Semiotic models, instead, are to find and employ
representational formats and processing algorithms which do not
prematurely decide and delimit the range of semiotically relevant
entities, their representational formats and procedural modes of
processing. One of their advantages would be that the entities
considered relevant would not need to be defined prior to model
construction but should emerge from the very processing which the
model simulates or is able to enact. It appears that-if
any-this property of semiotic models does account for the
intrinsic (co- and
contextual) constraining of the meaning potential characteristic of
natural language discourse which renders them semiotic in
a meaning (or function) constituting sense which is the core of
understanding.
Representing a system's environment (or fragments
thereof) in a way, that such representations not only take part in
a system's direct (immediate) environment (via language
texts) but may moreover be understood as virtual in the sense that
new (mediate) environments (via textual meanings) can also
be processed, has been introduced explicitly elsewhere. This way is again dependent on a system's
attunement to these kinds of discourse situations which have to be
modeled accordingly.
3.2 Discourse Situations
These situations (comprising system,
environment, and processing) are considered
cognitive inasmuch as the system's internal (formal and
procedural) knowledge has to be applied to identify and recognize
structures external to the system (meaning
interpretation).

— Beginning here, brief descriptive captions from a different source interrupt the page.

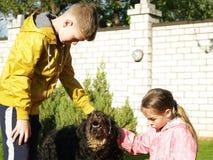 Caçoa trocas de carícias um cão Imagem de Stock Royalty Free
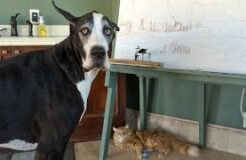 Great Dane Complains About Being Unable to Play With Cat's Toy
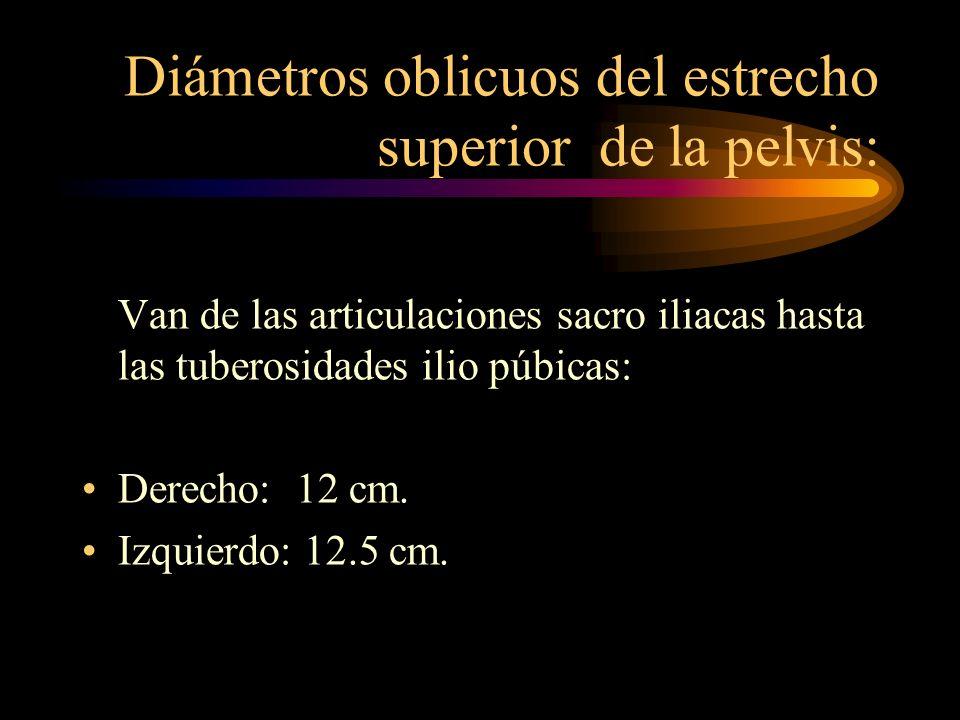 Diámetros oblicuos del estrecho superior de la pelvis:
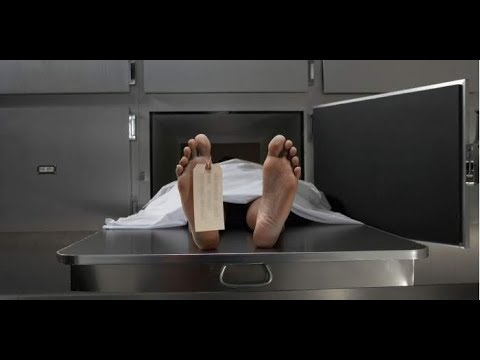 Tutorial on Embalming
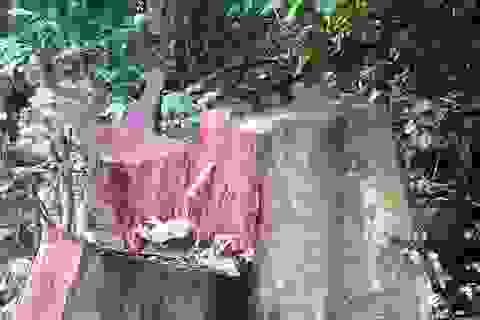 """Vụ rừng đặc dụng """"chảy máu"""": Chỉ khai thác nhỏ lẻ (!?)"""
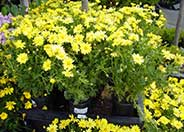 Chrysanthemum frutescens 'Dwarf Yellow'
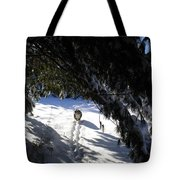 Snow Trail-under The Boughs Tote Bag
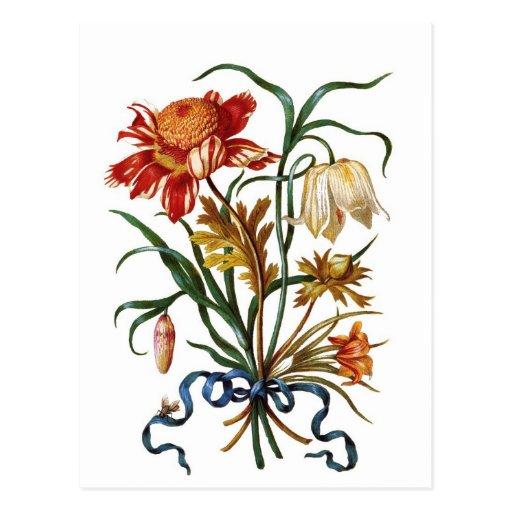 Flores del vintage tarjeta postal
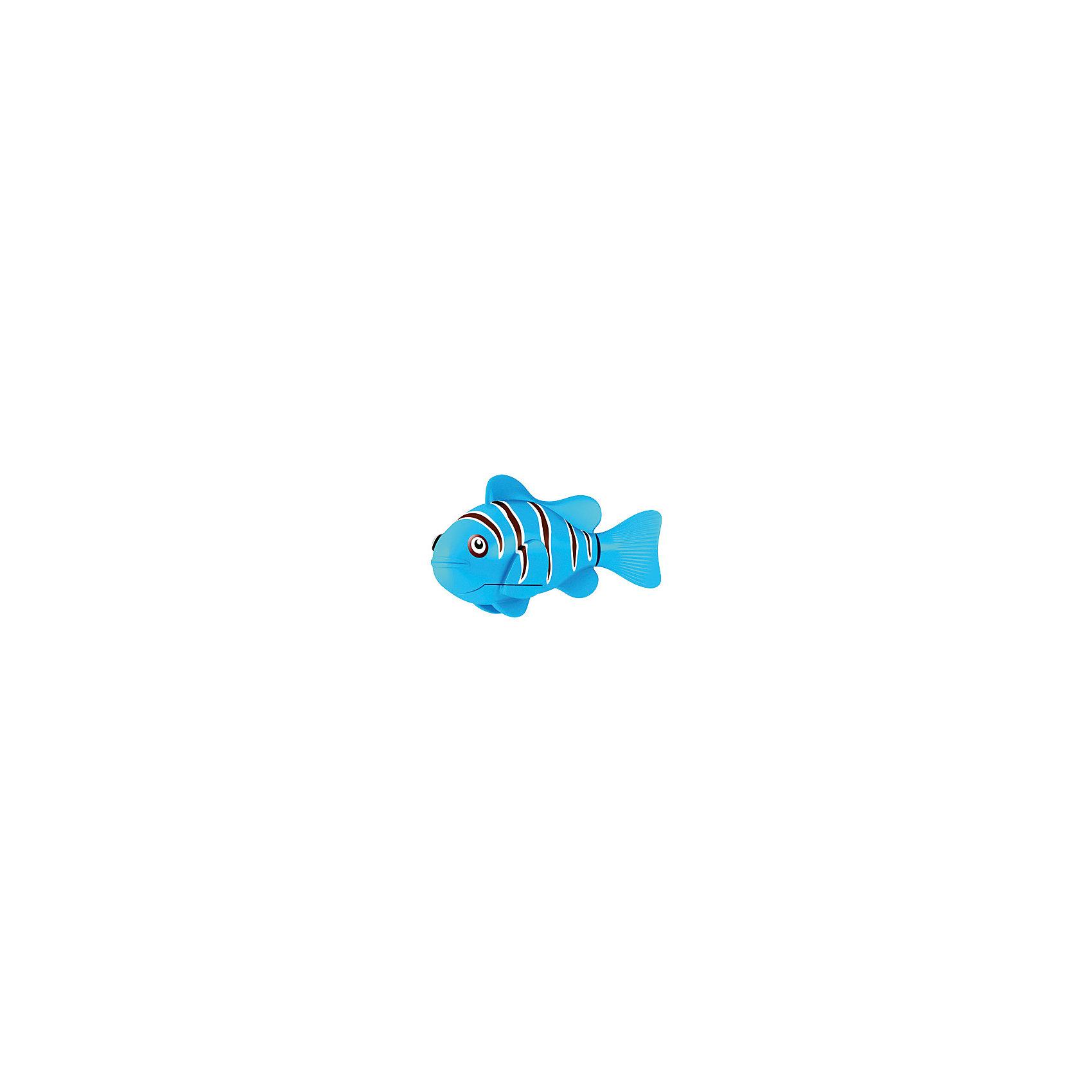 РобоРыбка Клоун голубая, RoboFishРоборыбки и русалки<br>Голубая Рыбка клоун при погружении в аквариум или другою емкостью с водой РобоРыбка начинает плавать – опускаясь ко дну и поднимаясь к поверхности воды. Игрушка работает от двух алкалиновых батареек А76 или RL44, которые входят в комплект (две установлены в игрушку и 2 запасные)<br><br>Ширина мм: 435<br>Глубина мм: 405<br>Высота мм: 240<br>Вес г: 216<br>Возраст от месяцев: 60<br>Возраст до месяцев: 144<br>Пол: Унисекс<br>Возраст: Детский<br>SKU: 2999505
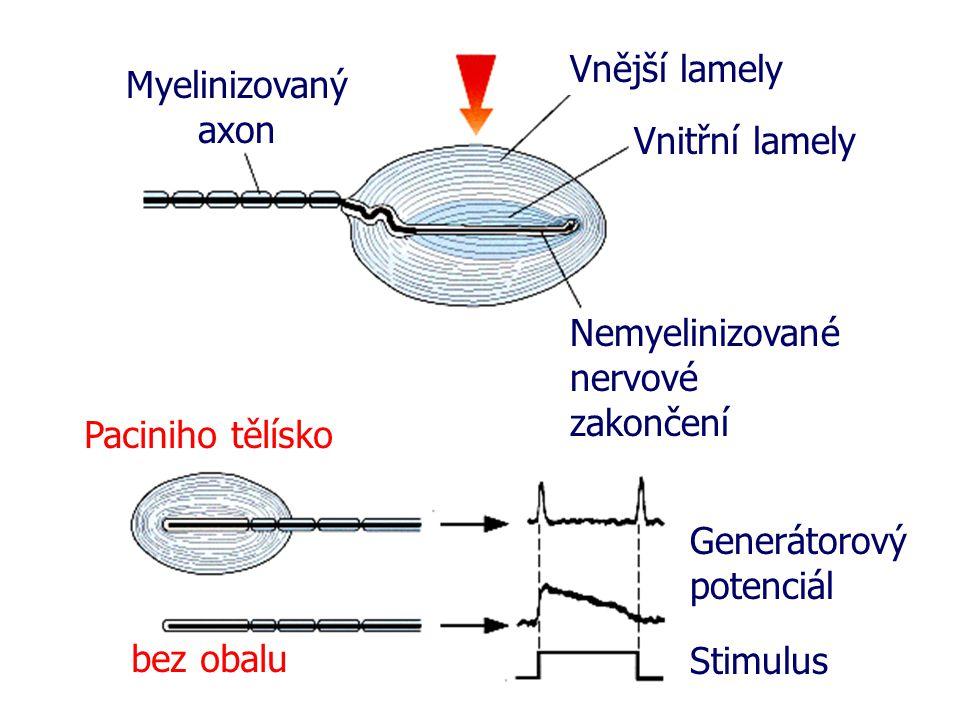 Myelinizovaný axon Vnější lamely Vnitřní lamely Nemyelinizované nervové zakončení Stimulus Generátorový potenciál bez obalu Paciniho tělísko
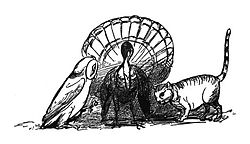 Edward Lear The Owl and the Pussy Cat 3.jpg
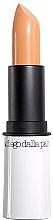 Parfumuri și produse cosmetice Corector-stick matifiant pentru față  - Diego Dalla Palma Concealer Cover Stick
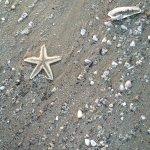 Found starfishes in the upcoming wave!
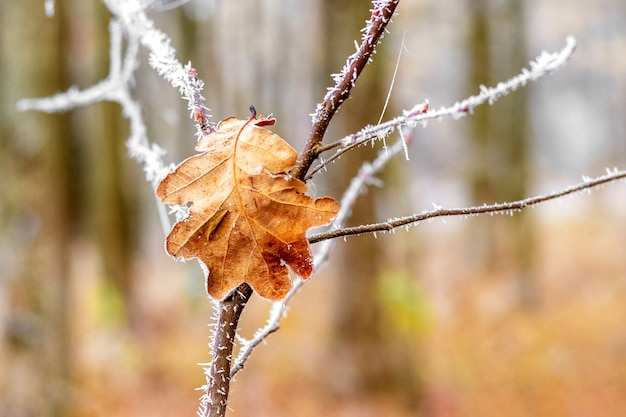 Galho coberto de geada com folhas de carvalho na floresta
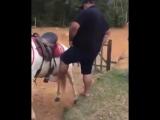 Лошадь, которая не любила толстых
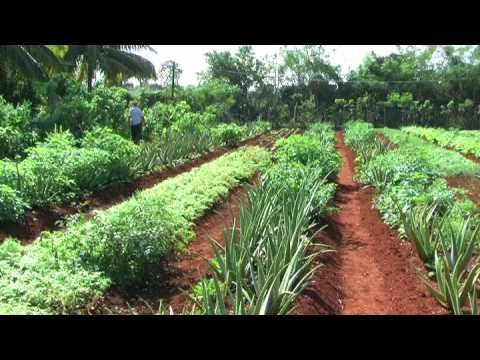 A short film looking at the sucess of urban farming in Havana, with some eye-opening facts at the end. Cuba has reached peak oil a little sooner than the rest of the world, spurring them to create the largest program in sustainable urban agriculture ever undertaken.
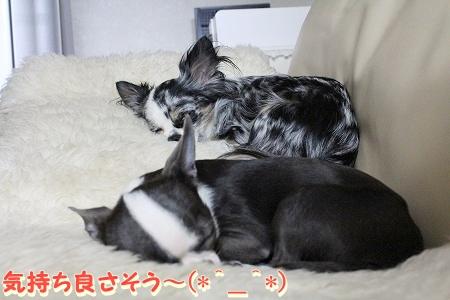 すやすや♪ (2)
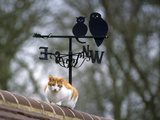 Cat on Roof with Weathervane Photographic Print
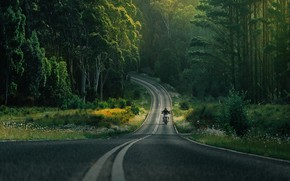 Picture road, forest, flowers, transport, Dukati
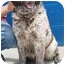 Photo 2 - Australian Shepherd/Akita Mix Dog for adoption in Inman, South Carolina - Tucker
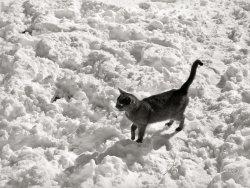 Snow-Cat: 1940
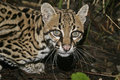 Ocelot leopardus pardalis single cat in belize Stock Photos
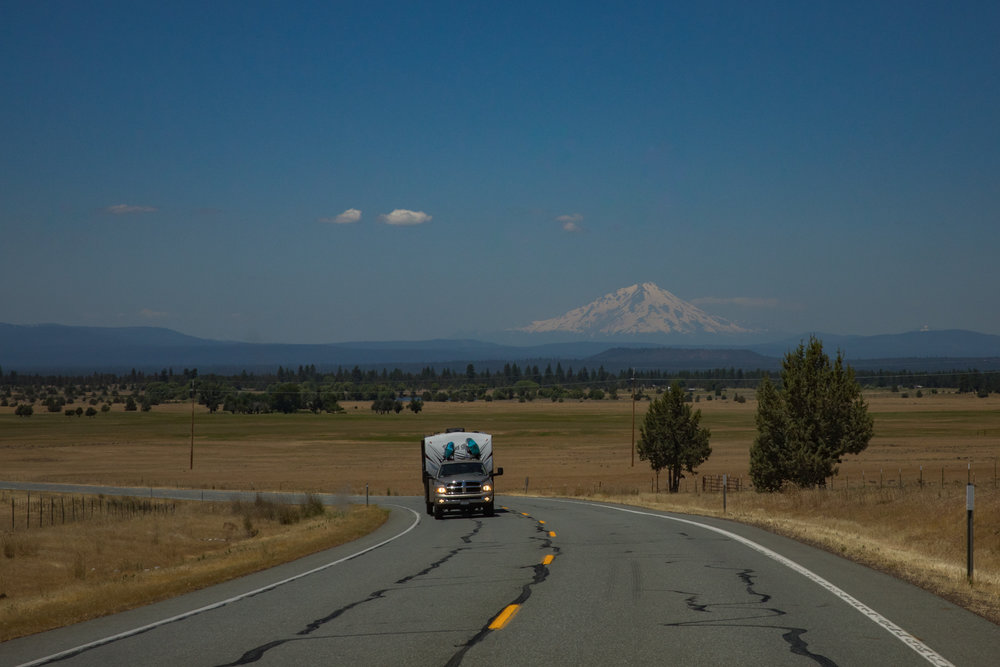 Mt. Shasta. We drove all the way around it and even with the sweltering heat the snow was still there and we could not pass through Mt. Lassen national park because of the it. I love the long views and the yellow lines on the roads. It's road trip heaven in CA.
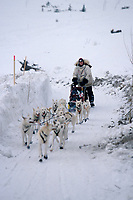 Jim Lanier Runs Up Bank Of Yukon to Galena Checkpoint<br /> 2004 Iditarod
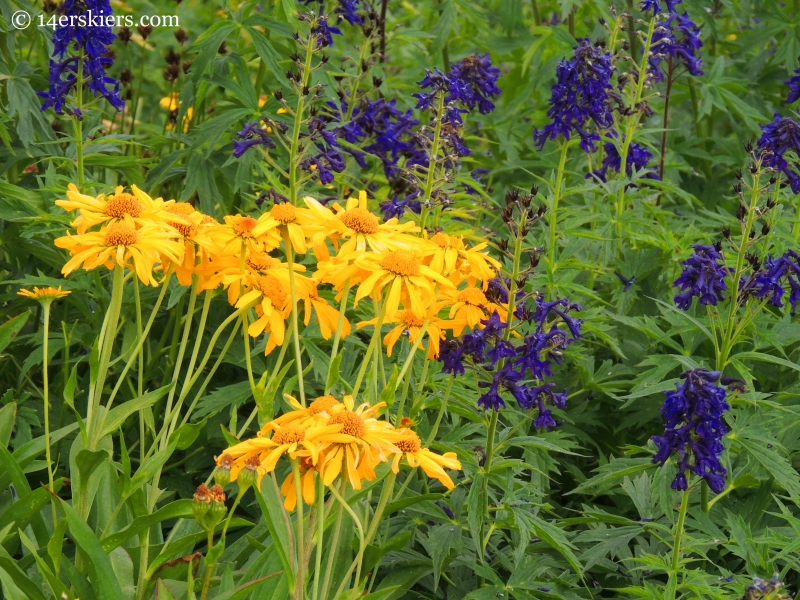sneezeweed and larkspur near Frigid Air Pass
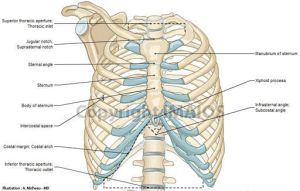 1000 images about Thorax Anatomy on Pinterest | Set of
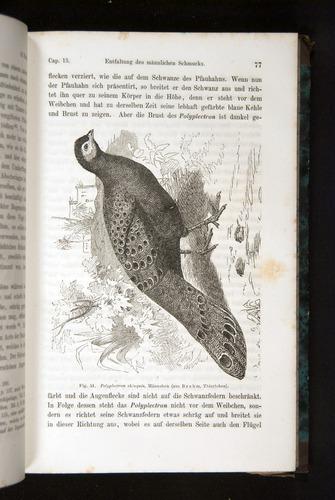 Image of Darwin-F1065.2-1871-077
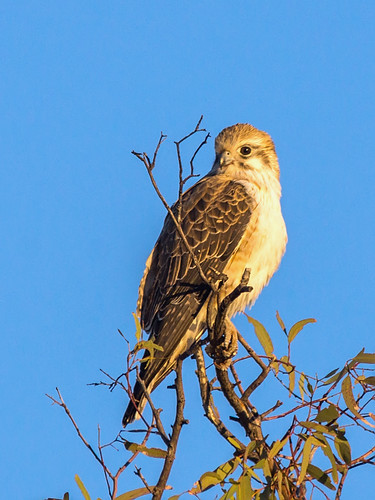 Brown Falcon (Falco berigora) | Kilcowera Station, via ...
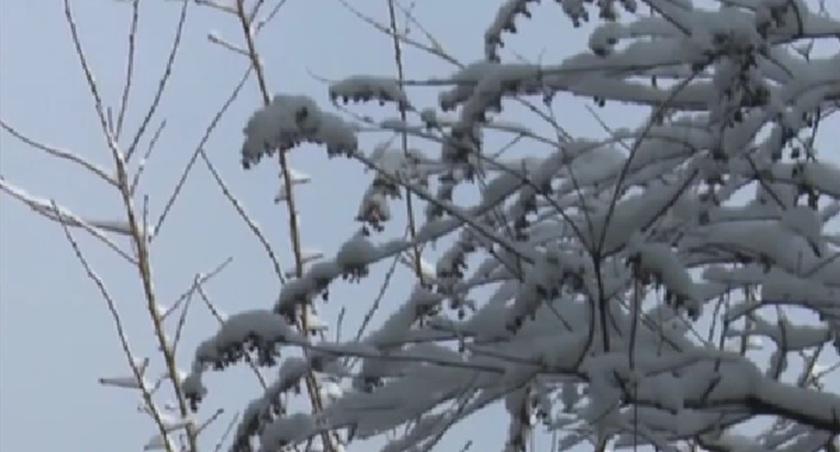 山東青州:仰天山國家森林公園迎來降雪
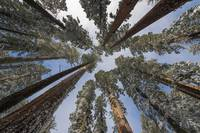 A Convergence of Giant Sequoias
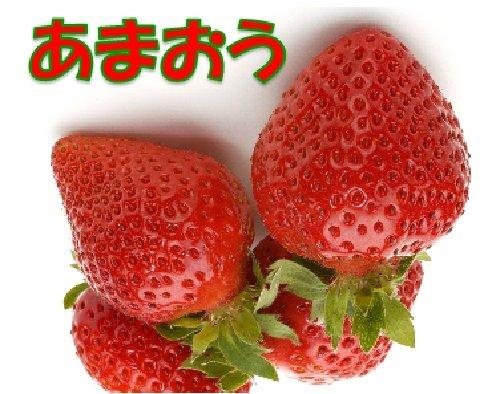 福岡県産 あまおう 1箱:2パック入り いちご イチゴ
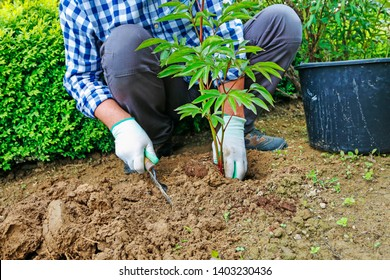 Garedener at work: How to plant a peony shrub in the ground. Man places the seedling in the ground. Step by step, tutorial.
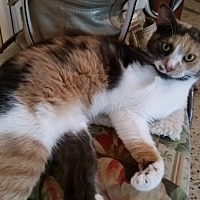 Adopt A Pet :: Tessa - Tampa, FL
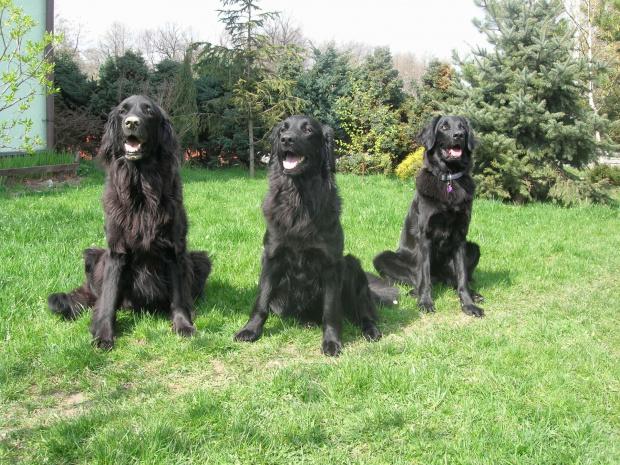 U mamy Oli :) Kolejno od lewej: Jaga mama, Moja Mała i Jaga Juniorka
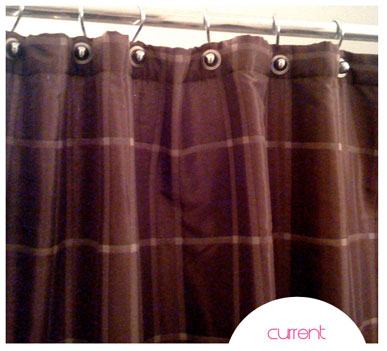 shower-curtain-for-realz1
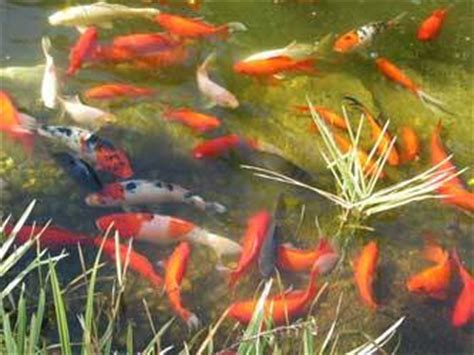 nouvelle aquarium gal 232 re forum aquariophilie wamiz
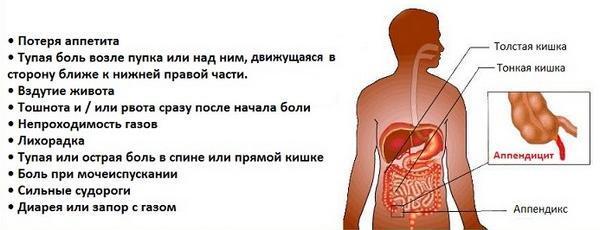 Жжение в животе при беременности: причины, диагностика, лечение, профилактика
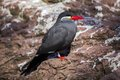Inca tern larosterna inca spotted outdoors in the wild Royalty Free Stock Photography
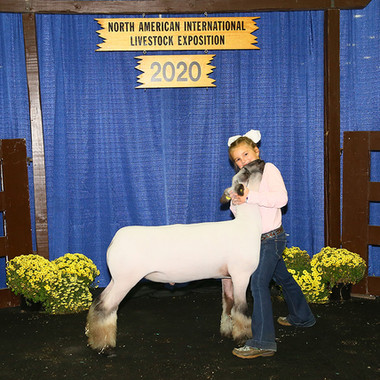 Reserve Champion Middle Weight Crossbred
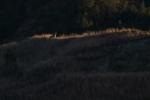 Coyote Teddy Roosevelt National Park NDIMG_7224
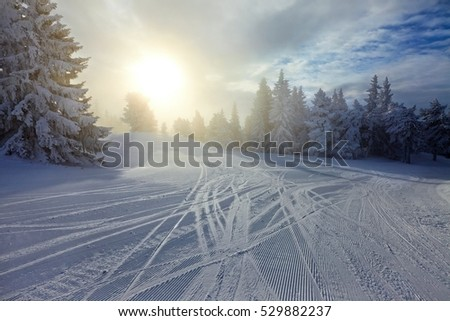 Winter landscape with hazy sunlight, beautiful snow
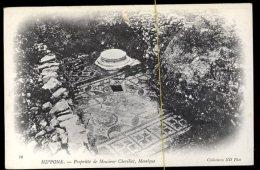 Hippone: Propriété De Monsieur Chevillot, Mosaïque - Annaba (Bône)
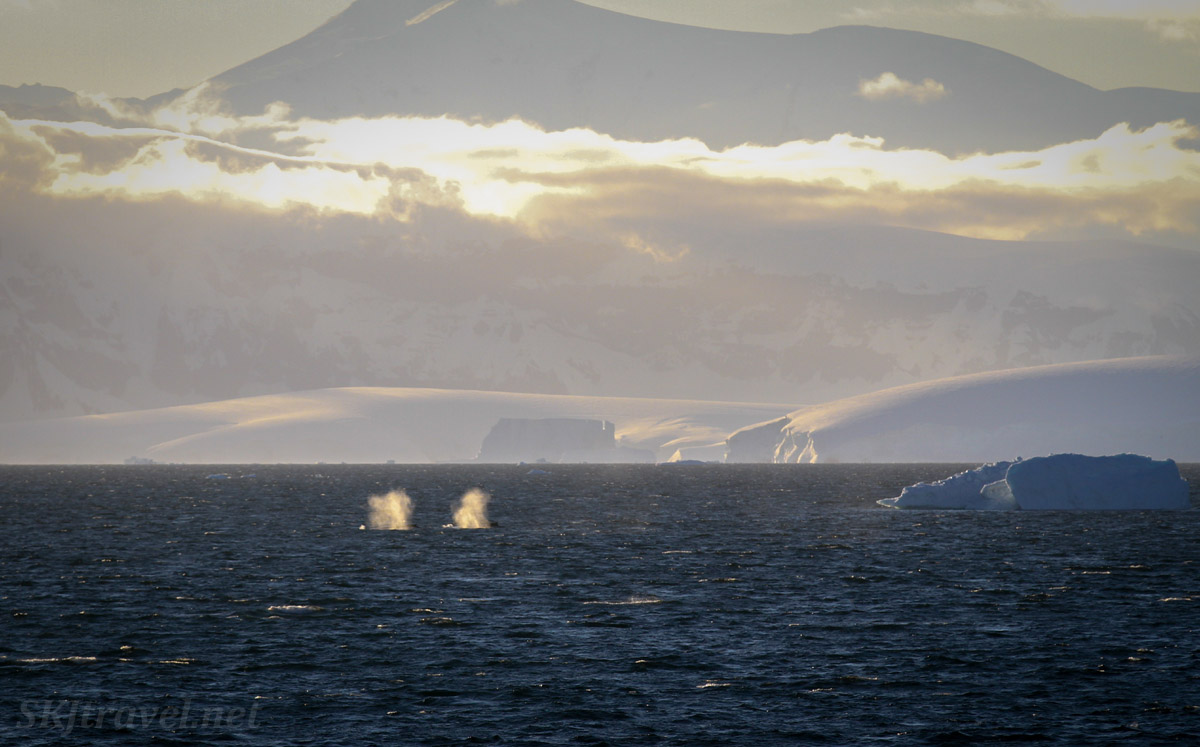 Pair of whales preceding the Sea Spirit. Antarctica.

These situations become semiotic
whenever the internal knowledge applied to identify and interpret
environmental structures is derived from former processes of
external structure identification and interpretation and applied
as the result of self-organizing feedback through different levels
of (inter-)mediate representation and organization. This process
(of meaning constitution or structure
understanding) is the multiple enactment of the threefold
relation which is called-following Peirce-
semiosis 3
. This triadic
relation allows for the different ontological abstractions of
language as a
component (sign) in a system's external
environment, i.e. material discourse as a physical
space-time location;
constituent of virtuality which systems properly attuned
experience as their environment (object), i.e. structured
text as an interpretable potential of meanings, and
process of actualization (interpretant) in a
particular system-environment situation, i.e.
understanding as cognitive constitution of meaning.
Under these preliminary abstractions, the distinction
between (the formats of) the representation and (the properties
of) the represented is not a prerequisite but an outcome of
semiosis, i.e. the semiotic process of sign
constitution and understanding. Hence, it should not
be a presupposition
or input to but a result or output of the processes which are to be
modeled procedurally and called semiotic.
4 Constructive Representations
As more abstract (theoretical) levels of representation
for these processes-other than their procedural modeling-are
not (yet) available, and as any (formal) means of deriving their
possible results-other than by their (operational)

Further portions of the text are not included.